La historia sigue a Toño, un niño curioso que, en la víspera del Día de Muertos, se adentra accidentalmente en Calacán, un pueblo mágico habitado por espíritus y calaveras que celebran su propia existencia en el más allá. A lo largo de su aventura, Toño se enfrenta al miedo, al olvido y a la tristeza de la pérdida, pero también descubre la alegría del reencuentro con quienes ya partieron.
El filme utiliza la música, el color y los elementos tradicionales (flores de cempasúchil, altares y calaveras de azúcar) como símbolos visuales de la identidad mexicana. Calacán muestra la muerte como un ritual de tránsito y celebración, no como final, sino como regreso cíclico a las raíces.
Más que una película infantil, Calacán es un testimonio del pensamiento popular mexicano: una obra que rescata la enseñanza ancestral de que recordar a los muertos es reafirmar la vida. Su valor radica en haber abierto, con modestia y ternura, un camino que décadas después retomaría el cine contemporáneo.
El Día de los Muertos frente al Halloween
Mientras Hollywood ha hecho de Halloween una industria del miedo y el disfraz, el cine latinoamericano ha conservado el tono espiritual y comunitario del Día de Muertos. En las películas del continente, la muerte no aterroriza: enseña.
A diferencia de las calabazas y los sustos efímeros, nuestras producciones celebran la permanencia de los lazos humanos. La abuela que coloca la fotografía del abuelo, el niño que enciende una vela, el pueblo que espera el regreso de sus difuntos: son imágenes que definen una forma de ser latinoamericana, donde el amor vence al olvido.

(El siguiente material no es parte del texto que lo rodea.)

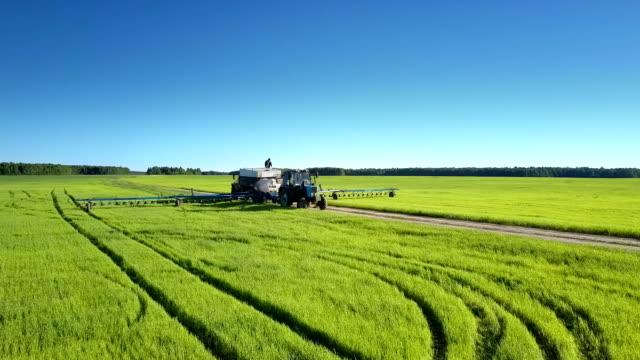 vidéos et rushes de le camion de réservoir et le pulvérisateur de tracteur pour des produits chimiques se tiennent sur la route parmi des champs - équipement agricole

El Día de Muertos es una lección de espiritualidad, una conversación entre los vivos y los que partieron. Y el cine, con su capacidad de capturar el alma de una cultura, se ha convertido en su mejor altar.
Desde Macario hasta Coco, pasando por obras menos conocidas pero igualmente valiosas, el cine latinoamericano ha transformado esta tradición en un lenguaje visual que mezcla historia, mito y emoción. En sus imágenes, la muerte no es un final: es el comienzo de la memoria.